Investimentos Imobiliários e Turísticos – ECJ finds that mere technical non-compliance with VAT requirements for complete invoices should not prevent input tax claims

A law firm’s invoice paid by a Portuguese registrant, which simply referred to “Fees for legal services rendered until the present date,” did not satisfy the EU Directive respecting the requisite detail to be provided on an invoice. However, the Portuguese registrant then provided the Portuguese authority with other documents (not in invoice form, as technically required) containing the missing particulars. The European Court of Justice found that an input tax deduction should not be denied, stating:

[T]he fundamental principle of the neutrality of VAT requires deduction of input VAT to be allowed if the substantive requirements are satisfied… . It follows that the tax authorities cannot refuse the right to deduct VAT on the sole ground that an invoice does not satisfy the conditions required by…[the] Directive…if they have available all the information to ascertain whether the substantive conditions for that right are satisfied.
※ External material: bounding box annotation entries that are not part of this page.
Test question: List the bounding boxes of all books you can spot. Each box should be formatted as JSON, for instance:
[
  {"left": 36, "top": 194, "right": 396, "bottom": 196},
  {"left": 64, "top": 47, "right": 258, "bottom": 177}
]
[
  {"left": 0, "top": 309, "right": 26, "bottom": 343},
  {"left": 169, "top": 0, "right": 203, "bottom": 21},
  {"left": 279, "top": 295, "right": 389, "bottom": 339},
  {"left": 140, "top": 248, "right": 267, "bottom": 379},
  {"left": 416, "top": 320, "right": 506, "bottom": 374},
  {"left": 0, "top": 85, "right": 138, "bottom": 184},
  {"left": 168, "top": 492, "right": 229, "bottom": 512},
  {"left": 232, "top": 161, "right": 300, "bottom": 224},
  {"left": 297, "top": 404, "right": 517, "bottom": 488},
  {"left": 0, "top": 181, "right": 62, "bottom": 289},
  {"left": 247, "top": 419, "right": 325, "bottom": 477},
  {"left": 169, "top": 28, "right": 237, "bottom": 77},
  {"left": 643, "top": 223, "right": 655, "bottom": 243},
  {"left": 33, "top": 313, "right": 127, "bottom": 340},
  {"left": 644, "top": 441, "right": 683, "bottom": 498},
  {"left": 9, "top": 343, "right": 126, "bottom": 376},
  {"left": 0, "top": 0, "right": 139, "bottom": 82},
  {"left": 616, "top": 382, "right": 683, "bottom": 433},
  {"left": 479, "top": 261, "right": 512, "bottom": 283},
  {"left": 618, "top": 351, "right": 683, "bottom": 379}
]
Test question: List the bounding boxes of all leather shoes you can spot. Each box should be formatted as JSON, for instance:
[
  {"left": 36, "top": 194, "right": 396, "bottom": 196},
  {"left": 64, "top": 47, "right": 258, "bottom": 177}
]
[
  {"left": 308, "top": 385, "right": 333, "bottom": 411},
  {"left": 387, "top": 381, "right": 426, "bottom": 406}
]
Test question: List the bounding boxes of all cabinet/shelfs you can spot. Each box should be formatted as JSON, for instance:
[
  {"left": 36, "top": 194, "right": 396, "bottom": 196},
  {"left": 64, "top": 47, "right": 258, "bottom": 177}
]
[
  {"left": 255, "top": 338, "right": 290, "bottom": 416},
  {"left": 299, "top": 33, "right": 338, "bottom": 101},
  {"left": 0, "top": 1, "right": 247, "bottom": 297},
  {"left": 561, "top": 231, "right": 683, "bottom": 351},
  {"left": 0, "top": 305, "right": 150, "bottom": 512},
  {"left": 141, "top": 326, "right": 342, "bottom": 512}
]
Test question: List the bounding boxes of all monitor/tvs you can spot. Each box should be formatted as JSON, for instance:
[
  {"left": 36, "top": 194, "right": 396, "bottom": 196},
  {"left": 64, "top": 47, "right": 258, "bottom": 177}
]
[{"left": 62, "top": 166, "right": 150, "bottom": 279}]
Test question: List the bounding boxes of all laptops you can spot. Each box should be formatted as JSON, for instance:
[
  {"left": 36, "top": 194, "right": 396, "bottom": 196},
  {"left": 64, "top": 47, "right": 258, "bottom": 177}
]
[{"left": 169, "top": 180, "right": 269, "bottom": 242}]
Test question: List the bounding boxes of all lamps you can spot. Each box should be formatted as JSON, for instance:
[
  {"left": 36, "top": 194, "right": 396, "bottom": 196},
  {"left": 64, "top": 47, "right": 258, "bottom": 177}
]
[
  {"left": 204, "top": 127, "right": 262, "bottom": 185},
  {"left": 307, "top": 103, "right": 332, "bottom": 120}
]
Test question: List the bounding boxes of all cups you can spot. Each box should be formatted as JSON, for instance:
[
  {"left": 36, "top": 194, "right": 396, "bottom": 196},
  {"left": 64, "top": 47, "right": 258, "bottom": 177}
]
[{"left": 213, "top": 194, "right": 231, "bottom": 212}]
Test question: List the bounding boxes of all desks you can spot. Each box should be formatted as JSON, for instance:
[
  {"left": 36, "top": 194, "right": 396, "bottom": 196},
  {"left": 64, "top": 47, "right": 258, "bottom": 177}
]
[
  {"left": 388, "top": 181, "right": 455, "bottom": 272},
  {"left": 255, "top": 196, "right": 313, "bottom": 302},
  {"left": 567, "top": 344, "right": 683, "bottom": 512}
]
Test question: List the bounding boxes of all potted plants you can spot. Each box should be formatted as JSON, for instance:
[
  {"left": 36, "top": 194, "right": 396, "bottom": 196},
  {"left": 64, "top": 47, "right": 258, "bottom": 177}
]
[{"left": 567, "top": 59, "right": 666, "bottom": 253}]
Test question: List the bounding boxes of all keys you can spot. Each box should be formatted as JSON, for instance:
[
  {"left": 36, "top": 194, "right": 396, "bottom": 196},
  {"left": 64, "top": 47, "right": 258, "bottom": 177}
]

This interpretive approach would be helpful to a Canadian registrant who is claiming an input tax credit where it has good documentary support that nonetheless does not technically comply with the Input Tax Credit Information (GST/HST) Regulations.

Neal Armstrong. Summary of Barlis 06 - Investimentos Imobiliários e Turísticos SA v. Autoridade Tributária e Aduaneira, ECLI:EU:C:2016:690 (Case C-516/14) (European Court of Justice (Fourth Chamber)) under ETA s. 169(4).